The central bank has used up nearly all its foreign currency reserves, net of liabilities, after it engaged in currency swaps with state-run banks in recent months. Its reserves of dollars and euros, when subtracting the swaps trading it has already conducted with local banks, stand at less than $1 billion, according to official data.
Even after the central bank’s continued currency swaps with local lenders –receiving around $3 billion from banks through mid-April – Turkey’s hard-currency reserves dropped from $41.1 billion at the start of the year to $25.9 billion through April 17, the business news site said.
This brings “net reserves stripped of these liabilities to lenders deeper below zero”, Bloomberg said.
The economic backlash caused by the COVID-19 pandemic have seen industries come to a standstill, as private banks are unable to provide favourable lending options and the Turkish government giving what critics call insufficient funding to relief efforts.

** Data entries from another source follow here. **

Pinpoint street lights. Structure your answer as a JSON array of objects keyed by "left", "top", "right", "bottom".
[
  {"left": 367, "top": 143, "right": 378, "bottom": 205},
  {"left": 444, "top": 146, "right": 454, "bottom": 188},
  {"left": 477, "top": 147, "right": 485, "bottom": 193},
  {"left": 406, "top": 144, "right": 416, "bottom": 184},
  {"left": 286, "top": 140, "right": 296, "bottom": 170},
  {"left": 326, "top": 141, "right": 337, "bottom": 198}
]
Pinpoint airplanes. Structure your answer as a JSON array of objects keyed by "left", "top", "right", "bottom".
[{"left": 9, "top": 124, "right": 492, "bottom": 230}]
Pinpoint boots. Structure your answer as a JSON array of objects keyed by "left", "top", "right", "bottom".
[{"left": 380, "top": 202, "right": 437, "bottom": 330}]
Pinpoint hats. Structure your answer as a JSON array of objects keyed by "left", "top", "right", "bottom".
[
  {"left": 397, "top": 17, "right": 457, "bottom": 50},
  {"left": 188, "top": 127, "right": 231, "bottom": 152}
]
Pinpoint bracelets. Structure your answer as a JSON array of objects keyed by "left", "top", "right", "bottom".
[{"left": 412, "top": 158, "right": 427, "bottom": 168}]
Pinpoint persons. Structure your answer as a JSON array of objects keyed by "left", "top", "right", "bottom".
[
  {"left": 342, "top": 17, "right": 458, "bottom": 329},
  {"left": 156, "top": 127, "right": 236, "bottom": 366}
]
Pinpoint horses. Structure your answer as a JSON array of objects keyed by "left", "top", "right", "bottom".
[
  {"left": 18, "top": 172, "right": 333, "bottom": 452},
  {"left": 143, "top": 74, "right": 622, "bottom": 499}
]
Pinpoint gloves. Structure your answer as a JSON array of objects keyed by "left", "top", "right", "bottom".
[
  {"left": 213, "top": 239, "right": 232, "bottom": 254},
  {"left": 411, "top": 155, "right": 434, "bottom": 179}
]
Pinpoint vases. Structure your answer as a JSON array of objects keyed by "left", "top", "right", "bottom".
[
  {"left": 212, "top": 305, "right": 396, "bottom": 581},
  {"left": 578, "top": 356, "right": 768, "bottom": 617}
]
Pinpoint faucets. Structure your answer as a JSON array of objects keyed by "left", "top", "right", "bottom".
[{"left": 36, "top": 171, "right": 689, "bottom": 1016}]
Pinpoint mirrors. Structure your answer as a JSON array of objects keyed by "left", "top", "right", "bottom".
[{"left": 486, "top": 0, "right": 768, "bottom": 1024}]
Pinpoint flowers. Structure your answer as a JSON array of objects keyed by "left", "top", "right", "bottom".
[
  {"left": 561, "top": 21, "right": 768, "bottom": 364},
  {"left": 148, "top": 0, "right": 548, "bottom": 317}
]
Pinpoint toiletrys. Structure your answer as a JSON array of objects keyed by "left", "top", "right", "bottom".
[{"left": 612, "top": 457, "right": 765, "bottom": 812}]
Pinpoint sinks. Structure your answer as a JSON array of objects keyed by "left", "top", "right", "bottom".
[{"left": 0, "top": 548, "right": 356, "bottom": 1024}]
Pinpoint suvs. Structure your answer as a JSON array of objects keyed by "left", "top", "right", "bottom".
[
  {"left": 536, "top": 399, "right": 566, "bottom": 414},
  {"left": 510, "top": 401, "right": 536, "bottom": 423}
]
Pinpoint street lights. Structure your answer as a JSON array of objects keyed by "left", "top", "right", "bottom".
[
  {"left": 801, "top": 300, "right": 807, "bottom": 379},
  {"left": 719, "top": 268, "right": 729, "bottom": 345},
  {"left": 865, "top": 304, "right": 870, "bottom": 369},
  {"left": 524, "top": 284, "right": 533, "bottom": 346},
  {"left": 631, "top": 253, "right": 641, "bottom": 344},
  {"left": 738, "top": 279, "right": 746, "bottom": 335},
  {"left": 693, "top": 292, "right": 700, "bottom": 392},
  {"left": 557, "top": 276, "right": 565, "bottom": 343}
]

“The subsequent drawdown in reserves has spooked investors, who worry that Turkey may not have enough of a cushion to shoulder a disruption in external financing”, the site said.
The Turkish lira traded down 0.2 percent at 6.997 as of 11:32 a.m. local time in Istanbul, which Bloomberg said was “testing a key level that state banks were defending last week after the central bank cut its repo rate by more than expected”.